Document section.

────

Saturday, February 07, 2009

Cry thy country, not mine

Sunil K Poolani

One has to realise that this is one discussed-to-death issue: how to portray India by Indians writing in English. And over and over again, this crops up: when some rookie wins a ‘coveted’ award by showing the ‘real nature’ of India. Recently, this argument got augmented when one Aravind Adiga won a Booker, and critics, mainly those who are jealous of his success, crying wolf, vivifying, in their dawned belated wisdom, not only the book was badly written but it portrayed our ‘great country’ in bad light.
Cry, thy beloved country. Before that, let’s do some soul-searching, ahem, looking back at the Indian writing for the English-reading, western masses, an introspection. Yes, the Vedas and other puranic stuff were all available in English translation by eighteenth century to the Western public. And the bhadralok Bengali did get some of their books in print in British India. Then came Tagore. His writings were one of the lucid ones that I have ever read. But look at the tragedy: the Nobel was awarded because the Committee could lay their hands only on an English translation of Gitanjali, a mediocre work by any standard, and thank W B Yeats, Tagore’s great well-wisher, for that.

────

Provided material.
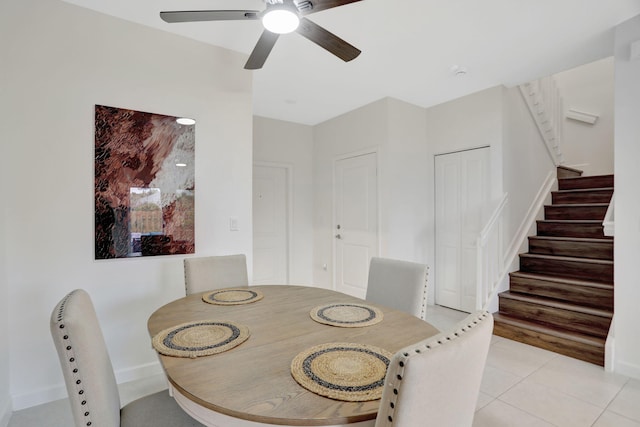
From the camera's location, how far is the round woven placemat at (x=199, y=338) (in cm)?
109

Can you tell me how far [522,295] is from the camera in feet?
10.7

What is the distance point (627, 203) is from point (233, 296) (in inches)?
112

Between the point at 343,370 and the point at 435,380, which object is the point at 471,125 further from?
the point at 435,380

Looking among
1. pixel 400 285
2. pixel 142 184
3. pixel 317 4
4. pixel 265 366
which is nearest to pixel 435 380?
pixel 265 366

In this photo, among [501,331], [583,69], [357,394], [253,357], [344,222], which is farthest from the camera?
[583,69]

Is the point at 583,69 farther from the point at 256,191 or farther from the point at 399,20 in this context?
the point at 256,191

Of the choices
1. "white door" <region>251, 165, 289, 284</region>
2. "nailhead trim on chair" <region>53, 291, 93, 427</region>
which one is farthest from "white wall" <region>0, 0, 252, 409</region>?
"white door" <region>251, 165, 289, 284</region>

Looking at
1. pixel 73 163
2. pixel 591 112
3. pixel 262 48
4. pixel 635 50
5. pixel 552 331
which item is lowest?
pixel 552 331

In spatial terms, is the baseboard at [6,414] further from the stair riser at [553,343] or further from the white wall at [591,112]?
the white wall at [591,112]

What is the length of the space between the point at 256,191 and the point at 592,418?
3827 millimetres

────

In the opinion piece on Indian writing in English, what reason does the author give for Tagore's Nobel award?

The author says the Nobel Committee could lay their hands only on an English translation of Gitanjali, a work the author calls mediocre by any standard. The author credits this to W B Yeats, Tagore's great well-wisher.